Project Euler Problem 17 Solution: Convert numbers to words

Project Euler Problem 17 Statement

Give a number, 0 ≤ N ≤ 10¹², write out the equivalent value in English. This differs substantially from the original Project Euler problem by adapting it to the HackerRank requirements.

Solution

The intrinsic data

We create several lists to define all the English words that are required to spell any value less than one quintillion (10¹⁸). Lists ones and tens are permuted using the itertools.product function to generate the decades and compound numbers between 20 and 99. The words for the numbers 1 through 19 are then prepended to this list and stored in the units list. The intention was to have a one–to–one relationship with the index of the unit list and the corresponding number in written form.

You can extend the maximum value by simply adding other magnitudes to the thousands list.

The recursive function for hundreds

No matter how big the number is, it can be expressed by translating each 3–digit magnitude to a hundred designation (0–999) and then appending the appropriate magnitude (thousand’s) name to the end. For example, consider the number 194,382,426,112 expressed in English:

One Hundred Four Billion Three Hundred Eighty–Two Million Four Hundred Twenty–Six Thousand One Hundred Twelve

This pattern in large numbers allows us to create a recursive function (which could easily be replaced by a loop) to call upon itself until all the 3–digit magnitudes are processed. The q[] list will accumulate the word groups for each magnitude. Because we start with the lowest magnitude and work upwards, the list is joined in reverse order to place the larger magnitudes first.

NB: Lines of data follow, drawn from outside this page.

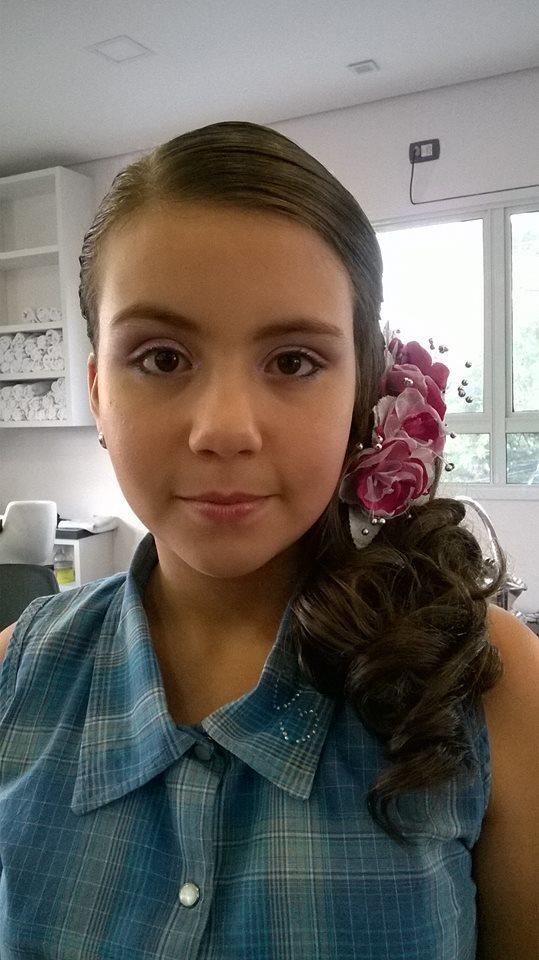 Cabelo e maquiagem maquiagem, penteado semi preso, infantil cabelo caixa auxiliar cabeleireiro(a) cabeleireiro(a) maquiador(a)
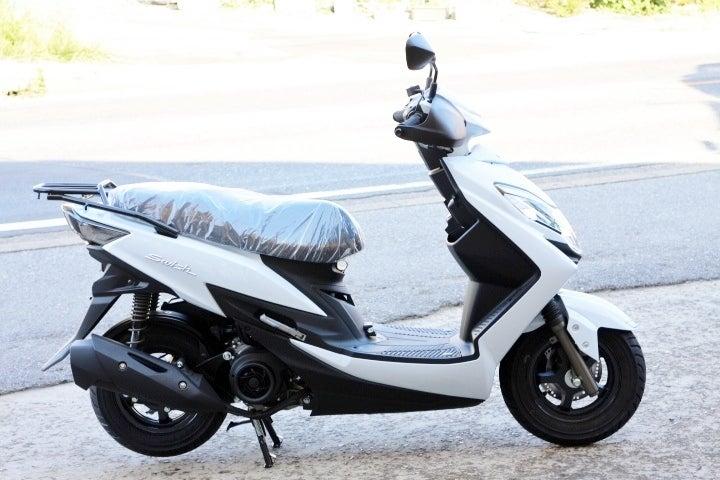 スズキ 125cc スクーターのメーカー在庫入荷状況とキャシュレス還元に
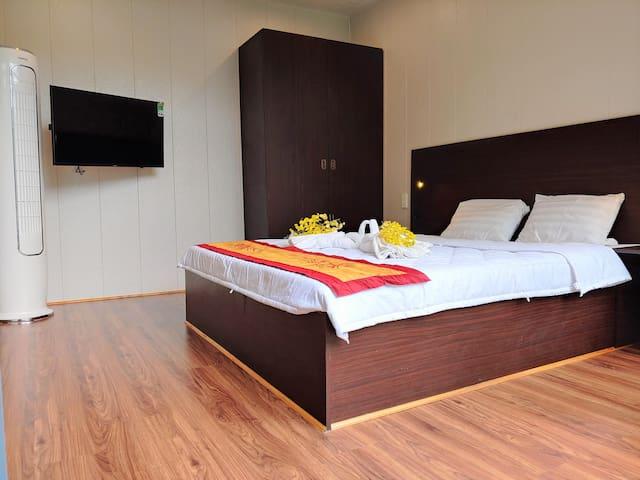first bedroom's amenities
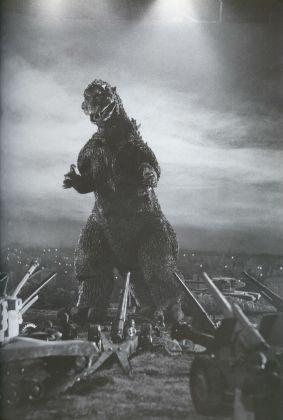 Godzilla1954looms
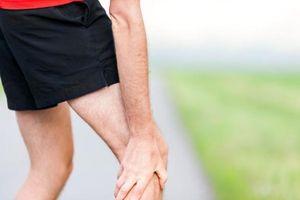 Tại sao bạn thường cảm thấy đau chân vào mùa đông?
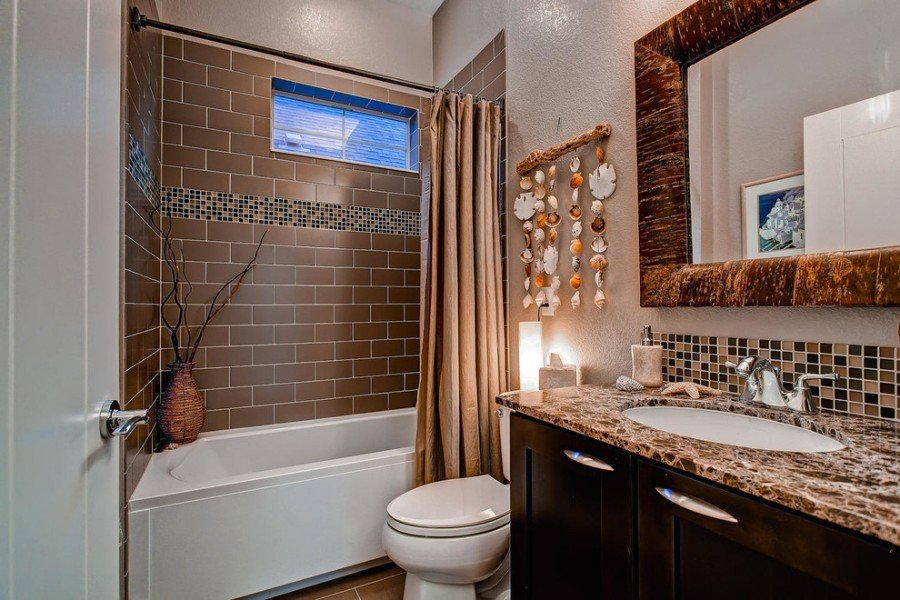 Комбинированная плитка в ванной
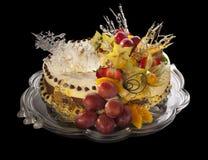 Moussekaka som dekoreras med frukter royaltyfri fotografi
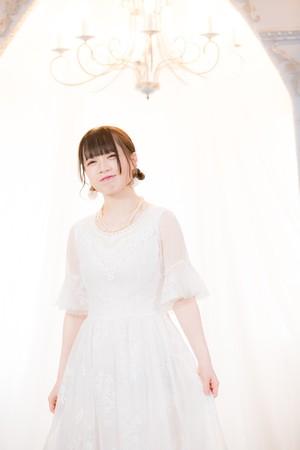 【白ワンピ】小野芹菜チェキ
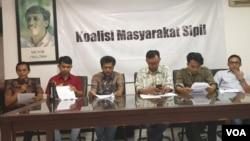 Perwakilan Koalisi Masyarakat Sipil menggelar konferensi pers di kantor Imparsial, Jakarta, Kamis (4/7). (Foto: VOA/Sasmito)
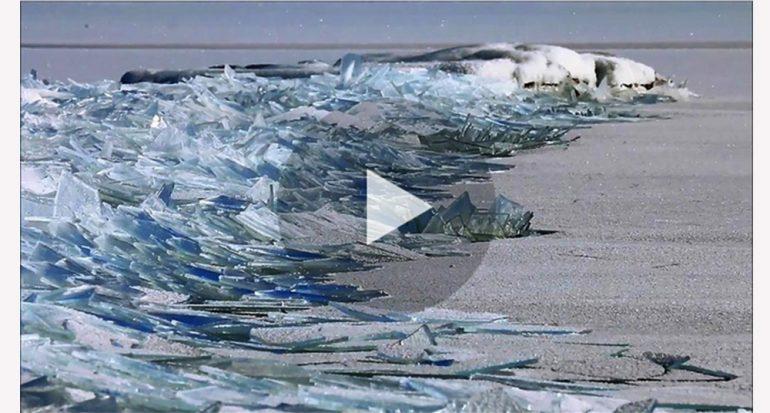 Video hipnótico muestra la acumulación de hielo en un lago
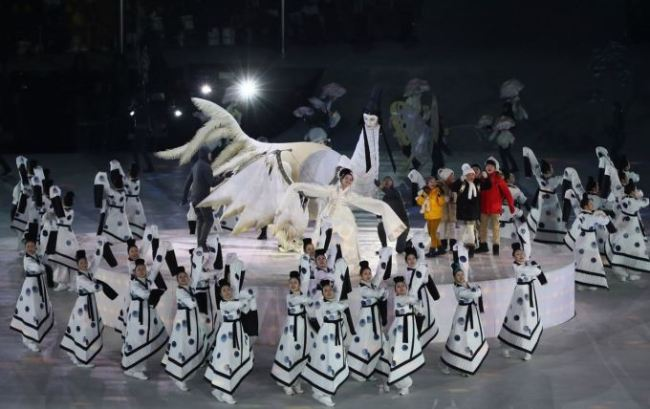 Artists in costumes of the ancient Goguryeo Kingdom designed by Jain Song perform during the Feb. 9 opening ceremony of the PyeongChang 2018 Winter Olympics. Photo: PyeongChang Organizing Committee
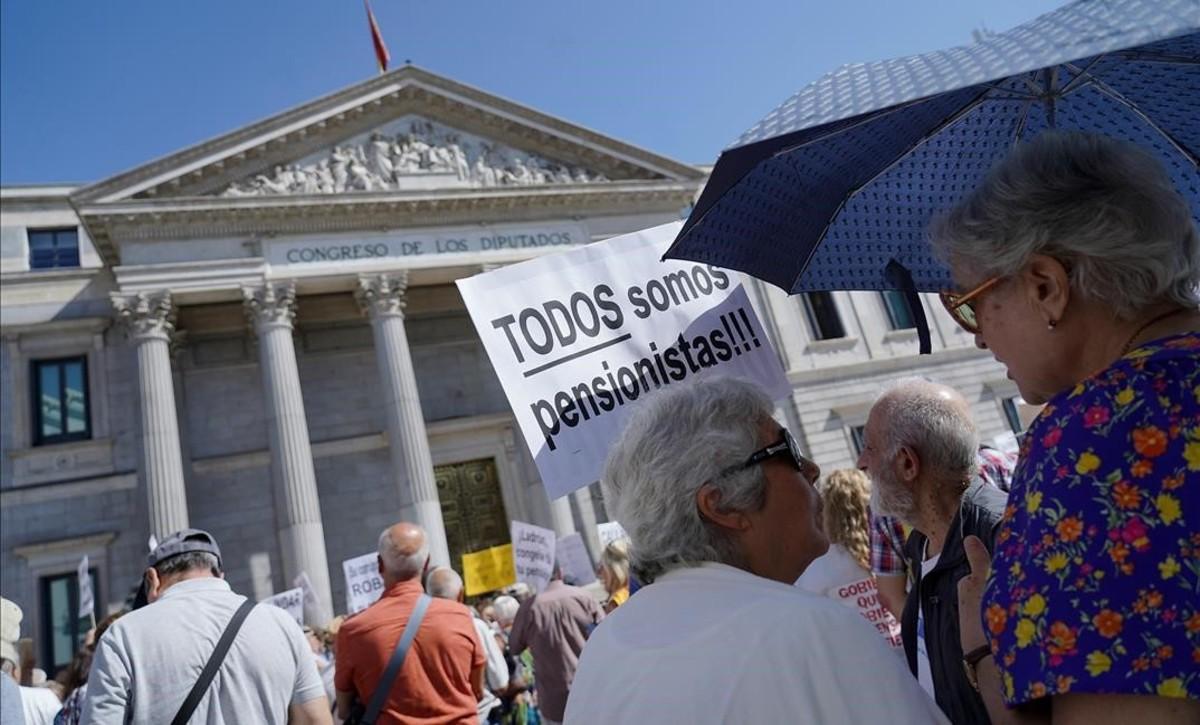 Manifestación de pensionistas frente al Congreso de los Diputados.
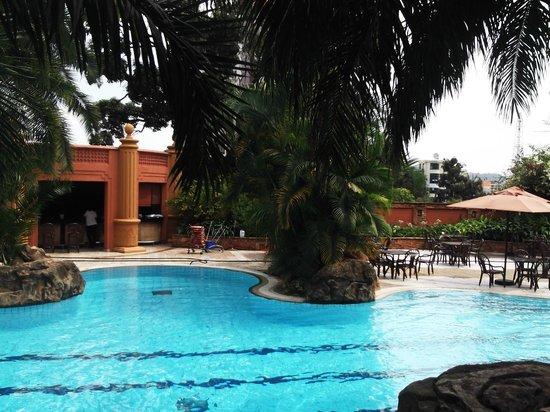 Kampala Serena Hotel: Pool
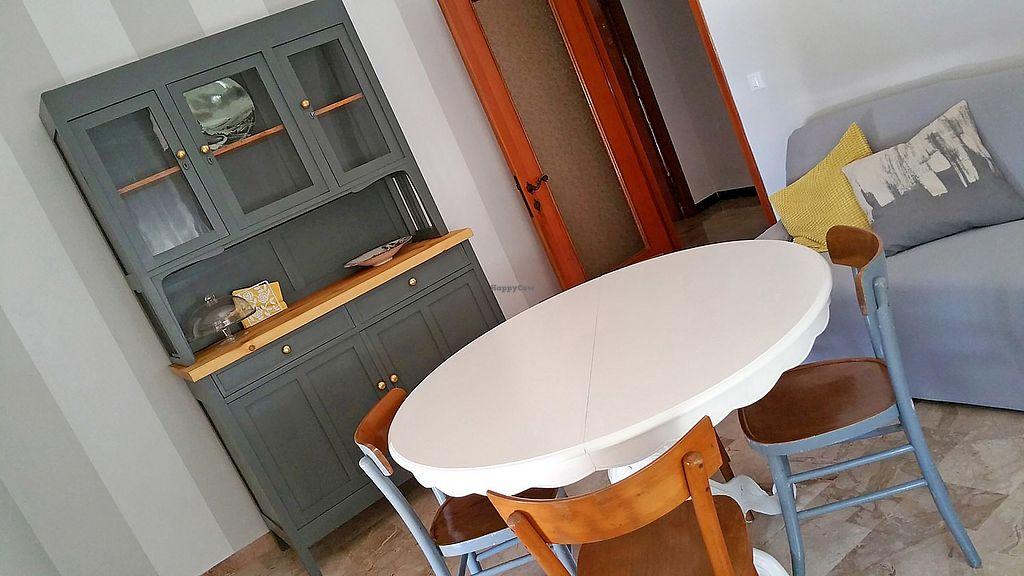 """Photo of Gigetto 1910  by <a href=""""/members/profile/GIGETTO1910"""">GIGETTO1910</a> <br/>La sala da pranzo, con arredamento stile anni 50. Abbiamo rimesso a nuovo una vetrinetta e scelto le classiche sedie in faggio da osteria, per dare all'ambiente un tocco di italianità <br/> September 9, 2017  - <a href='/contact/abuse/image/98131/302318'>Report</a>"""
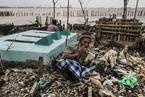 海平面上升致印尼沿海地区被淹 垃圾遍地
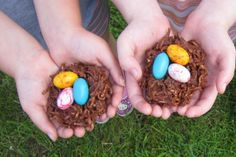 Easter Treat Idea ~ Chocolate Egg Nests!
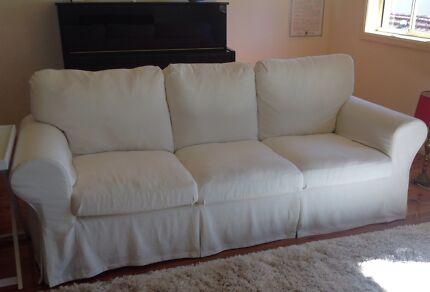3 seater creme sofa Sylvania Sutherland Area Preview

Here is a flow chart to better explain the logic used to solve this problem:

Flowchart showing the logic used to solve Project Euler 17

HackerRank version

Solves all test cases for Hackerrank Project Euler Problem 17

HackerRank Project Euler 17 has us represent compound numbers with a space other than a hyphen. That is the only change required to solve their version of this problem.

Python Source Code

import itertools
ones = ['', 'One','Two','Three','Four','Five','Six','Seven','Eight','Nine']
teens = ['Ten','Eleven','Twelve','Thirteen','Fourteen','Fifteen','Sixteen','Seventeen','Eighteen','Nineteen']
tens = ['Twenty','Thirty','Forty','Fifty','Sixty','Seventy','Eighty','Ninety']
units = ones + teens + list(map(lambda n: n[0]+("-"+n[1] if n[1] else ''), itertools.product(tens,ones)))
thousands = ['','Thousand','Million','Billion','Trillion','Quadrillion']
def n2words(n, z=0, q=[]):
    if n==0: return ' '.join(q[::-1])
    n,r = divmod(n, 1000)
    if r>0:
        h,u = divmod(r, 100)
        words = (ones[h]+' Hundred ' if h>0 else '') + units[u] + " " + thousands[z]
        q.append(words)
    return n2words(n, z+1, q)
n = int(input("Enter a number to spell out? "))
print ('Zero' if n==0 else n2words(n))

Last Word

Other thousands groups: Quintillion 10¹⁸, Sextillion 10²¹, Septillion 10²⁴, Octillion 10²⁷, and even more here.